Papers Accepted to CHI LBW and IJHCI!

Congratulations to Neha Rani, Dr. Sharon Lynn Chu, Yvette Williamson, and Sindy Wu for their late-breaking works paper, Curiosity-Inspired learning: Insitu versus Post-Event Approaches to Recall and Reflection, being accepted to the 2021 ACM CHI Virtual Conference on Human Factors in Computing Systems (CHI 2021)! See the abstract below:

We often get questions about the processes and things that we observe in our surroundings, but there exists no practical support for exploring these questions. Exploring curiosity can lead to learning new science concepts. We propose a post-event recall and reflection approach to support curiosity-inspired learning in everyday life. Our approach involves capturing contextual cues during the curiosity moment and later using them for recall and focused reflection. Wearables can allow capturing contextual cues in daily life. First, we conducted a preliminary study to explore different cues and their effectiveness in recalling these curiosity moments. Further, we conducted a virtual study to evaluate the amount of exploration through the proposed approach of post-event recall and reflection and compared it with insitu recall and reflection. Results show a significant increase in questions and reflections made with the proposed approach, providing evidence for better learning outcomes from everyday curiosity.

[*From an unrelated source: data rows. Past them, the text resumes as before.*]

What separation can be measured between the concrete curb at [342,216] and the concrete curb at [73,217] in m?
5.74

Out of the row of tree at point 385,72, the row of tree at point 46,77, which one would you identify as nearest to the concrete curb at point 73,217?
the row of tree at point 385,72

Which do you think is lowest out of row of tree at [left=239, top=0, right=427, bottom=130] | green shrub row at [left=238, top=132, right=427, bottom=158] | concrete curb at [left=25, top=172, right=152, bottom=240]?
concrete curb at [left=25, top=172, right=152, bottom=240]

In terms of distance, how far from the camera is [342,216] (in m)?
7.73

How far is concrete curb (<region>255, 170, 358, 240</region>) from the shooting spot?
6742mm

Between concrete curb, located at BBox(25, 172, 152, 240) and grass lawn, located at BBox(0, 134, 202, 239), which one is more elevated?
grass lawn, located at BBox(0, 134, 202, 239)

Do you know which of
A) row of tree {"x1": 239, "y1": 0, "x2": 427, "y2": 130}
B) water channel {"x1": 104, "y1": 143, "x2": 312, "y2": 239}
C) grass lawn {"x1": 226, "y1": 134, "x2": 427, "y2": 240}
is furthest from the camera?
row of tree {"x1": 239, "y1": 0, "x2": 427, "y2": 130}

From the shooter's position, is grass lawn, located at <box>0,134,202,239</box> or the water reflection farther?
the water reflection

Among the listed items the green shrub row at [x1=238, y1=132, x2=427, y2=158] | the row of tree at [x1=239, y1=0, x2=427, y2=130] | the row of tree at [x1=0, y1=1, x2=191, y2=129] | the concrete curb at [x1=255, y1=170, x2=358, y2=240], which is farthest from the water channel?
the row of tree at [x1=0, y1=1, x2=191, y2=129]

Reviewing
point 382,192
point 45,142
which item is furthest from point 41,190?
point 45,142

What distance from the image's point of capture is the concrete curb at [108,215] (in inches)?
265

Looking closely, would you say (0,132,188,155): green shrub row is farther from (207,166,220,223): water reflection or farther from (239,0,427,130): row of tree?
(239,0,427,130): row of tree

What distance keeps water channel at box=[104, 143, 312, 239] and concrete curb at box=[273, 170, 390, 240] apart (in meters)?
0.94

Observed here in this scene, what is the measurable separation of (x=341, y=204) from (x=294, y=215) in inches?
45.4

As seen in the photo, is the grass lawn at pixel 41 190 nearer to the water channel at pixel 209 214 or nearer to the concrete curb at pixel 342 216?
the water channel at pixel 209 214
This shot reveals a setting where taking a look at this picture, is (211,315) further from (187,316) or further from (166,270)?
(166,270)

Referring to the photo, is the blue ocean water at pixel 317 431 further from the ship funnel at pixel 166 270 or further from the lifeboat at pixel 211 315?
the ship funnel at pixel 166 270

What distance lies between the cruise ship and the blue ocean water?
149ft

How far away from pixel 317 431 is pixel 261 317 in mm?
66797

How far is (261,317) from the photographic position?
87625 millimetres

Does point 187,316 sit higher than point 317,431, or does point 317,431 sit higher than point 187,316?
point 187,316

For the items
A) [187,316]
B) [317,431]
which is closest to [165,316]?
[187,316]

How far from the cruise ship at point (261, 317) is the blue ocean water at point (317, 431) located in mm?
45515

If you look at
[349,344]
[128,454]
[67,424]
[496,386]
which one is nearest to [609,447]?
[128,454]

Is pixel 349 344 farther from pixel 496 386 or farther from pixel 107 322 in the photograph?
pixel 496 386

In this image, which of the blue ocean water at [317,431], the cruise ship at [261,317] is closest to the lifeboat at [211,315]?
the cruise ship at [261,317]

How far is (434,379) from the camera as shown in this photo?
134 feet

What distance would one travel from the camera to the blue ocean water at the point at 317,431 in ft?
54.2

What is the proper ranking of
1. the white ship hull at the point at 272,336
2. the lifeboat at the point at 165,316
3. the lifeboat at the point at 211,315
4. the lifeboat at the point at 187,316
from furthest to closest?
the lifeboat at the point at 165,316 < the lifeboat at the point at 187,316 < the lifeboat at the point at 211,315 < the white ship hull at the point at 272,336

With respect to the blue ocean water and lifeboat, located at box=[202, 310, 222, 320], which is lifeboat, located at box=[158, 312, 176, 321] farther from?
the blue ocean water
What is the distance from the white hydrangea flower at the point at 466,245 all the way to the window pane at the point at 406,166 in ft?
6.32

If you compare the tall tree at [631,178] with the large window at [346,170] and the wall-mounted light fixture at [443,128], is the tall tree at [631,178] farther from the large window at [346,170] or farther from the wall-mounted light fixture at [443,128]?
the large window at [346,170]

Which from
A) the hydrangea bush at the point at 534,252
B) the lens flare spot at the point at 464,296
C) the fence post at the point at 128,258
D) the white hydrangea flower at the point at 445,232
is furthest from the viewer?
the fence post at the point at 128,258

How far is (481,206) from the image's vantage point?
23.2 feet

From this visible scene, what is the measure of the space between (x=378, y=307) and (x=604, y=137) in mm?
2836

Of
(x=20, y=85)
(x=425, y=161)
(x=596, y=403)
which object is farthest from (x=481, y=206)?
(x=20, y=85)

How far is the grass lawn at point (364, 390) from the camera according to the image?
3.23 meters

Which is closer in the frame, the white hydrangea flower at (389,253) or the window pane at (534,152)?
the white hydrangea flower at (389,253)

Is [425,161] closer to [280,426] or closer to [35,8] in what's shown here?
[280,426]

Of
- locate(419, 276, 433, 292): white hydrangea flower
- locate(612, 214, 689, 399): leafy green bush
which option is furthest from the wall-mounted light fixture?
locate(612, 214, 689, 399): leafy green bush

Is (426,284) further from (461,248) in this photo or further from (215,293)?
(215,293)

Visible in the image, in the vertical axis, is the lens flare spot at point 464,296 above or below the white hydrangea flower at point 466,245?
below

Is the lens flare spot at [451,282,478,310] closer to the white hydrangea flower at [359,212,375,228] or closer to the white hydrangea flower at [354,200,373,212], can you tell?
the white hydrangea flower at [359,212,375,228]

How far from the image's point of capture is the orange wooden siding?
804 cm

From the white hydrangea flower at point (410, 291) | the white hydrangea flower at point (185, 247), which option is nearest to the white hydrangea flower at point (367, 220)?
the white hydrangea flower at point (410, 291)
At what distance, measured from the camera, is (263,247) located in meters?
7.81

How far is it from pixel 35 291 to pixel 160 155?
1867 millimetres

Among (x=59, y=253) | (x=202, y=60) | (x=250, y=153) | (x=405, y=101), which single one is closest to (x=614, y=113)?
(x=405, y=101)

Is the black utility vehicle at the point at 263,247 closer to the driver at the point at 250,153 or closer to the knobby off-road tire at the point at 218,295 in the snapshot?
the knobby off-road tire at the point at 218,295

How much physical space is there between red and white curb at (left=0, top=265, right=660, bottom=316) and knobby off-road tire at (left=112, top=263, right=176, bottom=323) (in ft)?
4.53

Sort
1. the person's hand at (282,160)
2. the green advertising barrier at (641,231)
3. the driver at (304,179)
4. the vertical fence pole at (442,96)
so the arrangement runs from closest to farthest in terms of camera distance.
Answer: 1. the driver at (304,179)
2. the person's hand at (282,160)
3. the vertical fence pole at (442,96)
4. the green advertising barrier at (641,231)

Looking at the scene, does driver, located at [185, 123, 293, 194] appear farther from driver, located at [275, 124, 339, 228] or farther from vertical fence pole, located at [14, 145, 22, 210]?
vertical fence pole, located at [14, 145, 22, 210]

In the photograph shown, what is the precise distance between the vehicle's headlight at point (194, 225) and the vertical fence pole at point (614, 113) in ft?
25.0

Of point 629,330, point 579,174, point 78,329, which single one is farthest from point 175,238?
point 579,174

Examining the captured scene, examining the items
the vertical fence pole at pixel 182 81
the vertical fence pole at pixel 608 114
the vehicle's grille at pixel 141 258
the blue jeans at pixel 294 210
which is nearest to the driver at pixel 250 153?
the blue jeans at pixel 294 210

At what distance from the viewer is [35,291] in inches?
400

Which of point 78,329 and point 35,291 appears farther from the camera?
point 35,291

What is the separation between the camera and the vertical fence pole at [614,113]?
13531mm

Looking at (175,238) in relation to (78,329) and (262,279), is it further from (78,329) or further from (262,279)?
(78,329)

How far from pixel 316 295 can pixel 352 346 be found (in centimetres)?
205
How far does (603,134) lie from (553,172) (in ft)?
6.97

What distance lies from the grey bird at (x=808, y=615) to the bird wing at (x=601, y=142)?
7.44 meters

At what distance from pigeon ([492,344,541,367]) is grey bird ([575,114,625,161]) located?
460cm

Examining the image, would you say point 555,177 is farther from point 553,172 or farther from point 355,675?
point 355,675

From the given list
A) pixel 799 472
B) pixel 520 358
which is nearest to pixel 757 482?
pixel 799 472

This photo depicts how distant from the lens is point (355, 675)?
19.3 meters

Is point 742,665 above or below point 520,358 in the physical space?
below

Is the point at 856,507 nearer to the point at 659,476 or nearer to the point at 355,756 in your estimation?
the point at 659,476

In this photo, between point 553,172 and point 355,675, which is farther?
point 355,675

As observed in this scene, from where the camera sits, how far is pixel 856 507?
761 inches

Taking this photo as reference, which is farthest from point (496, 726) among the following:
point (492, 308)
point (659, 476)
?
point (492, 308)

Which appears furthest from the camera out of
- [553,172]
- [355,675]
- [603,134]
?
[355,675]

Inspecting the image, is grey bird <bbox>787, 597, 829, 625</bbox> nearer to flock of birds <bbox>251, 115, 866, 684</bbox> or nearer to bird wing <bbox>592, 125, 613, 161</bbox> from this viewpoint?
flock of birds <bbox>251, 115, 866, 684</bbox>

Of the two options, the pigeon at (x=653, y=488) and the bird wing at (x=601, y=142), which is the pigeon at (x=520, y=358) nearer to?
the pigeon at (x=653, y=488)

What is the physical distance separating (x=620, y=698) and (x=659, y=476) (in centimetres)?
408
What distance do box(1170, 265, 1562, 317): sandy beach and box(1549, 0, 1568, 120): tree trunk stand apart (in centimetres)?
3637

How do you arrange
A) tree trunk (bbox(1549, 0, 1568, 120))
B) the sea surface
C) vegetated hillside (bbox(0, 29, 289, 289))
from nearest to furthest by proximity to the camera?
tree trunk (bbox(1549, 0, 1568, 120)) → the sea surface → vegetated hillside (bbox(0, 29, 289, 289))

But that’s not all! Neha, Dr. Sharon Lynn Chu, and Qing Li also had their paper, Exploring User Micro-behaviors with Five Wearable Device Types in Everyday Information-seeking Scenarios, accepted to the International Journal of Human-Computer Interaction! See the abstract below:

With advances in areas such as sensors and machine learning, wearable technologies will have increased potential to support our daily lives. Even though today’s landscape of smart wearable devices is highly varied, the real-world adoption of wearables has remained lukewarm. We propose that a key reason is that we currently only have a surface-level understanding of people’s interaction behaviors with wearable devices. A deeper understanding of user behaviors towards different wearable devices will help to inform wearable design for more seamless user experiences. We present an empirical study with 50 participants that explore people’s micro-behaviors towards five types of smart wearable devices (wristband, ring, clip, necklace, glasses) in a lab-based information-gathering context. A micro-analysis of participants’ session videos and interviews showed that people have different behaviors and attitudes in terms of affordances and functionality for different forms of wearables giving rise to a variety of design implications.

Congratulations to Neha and her co-authors!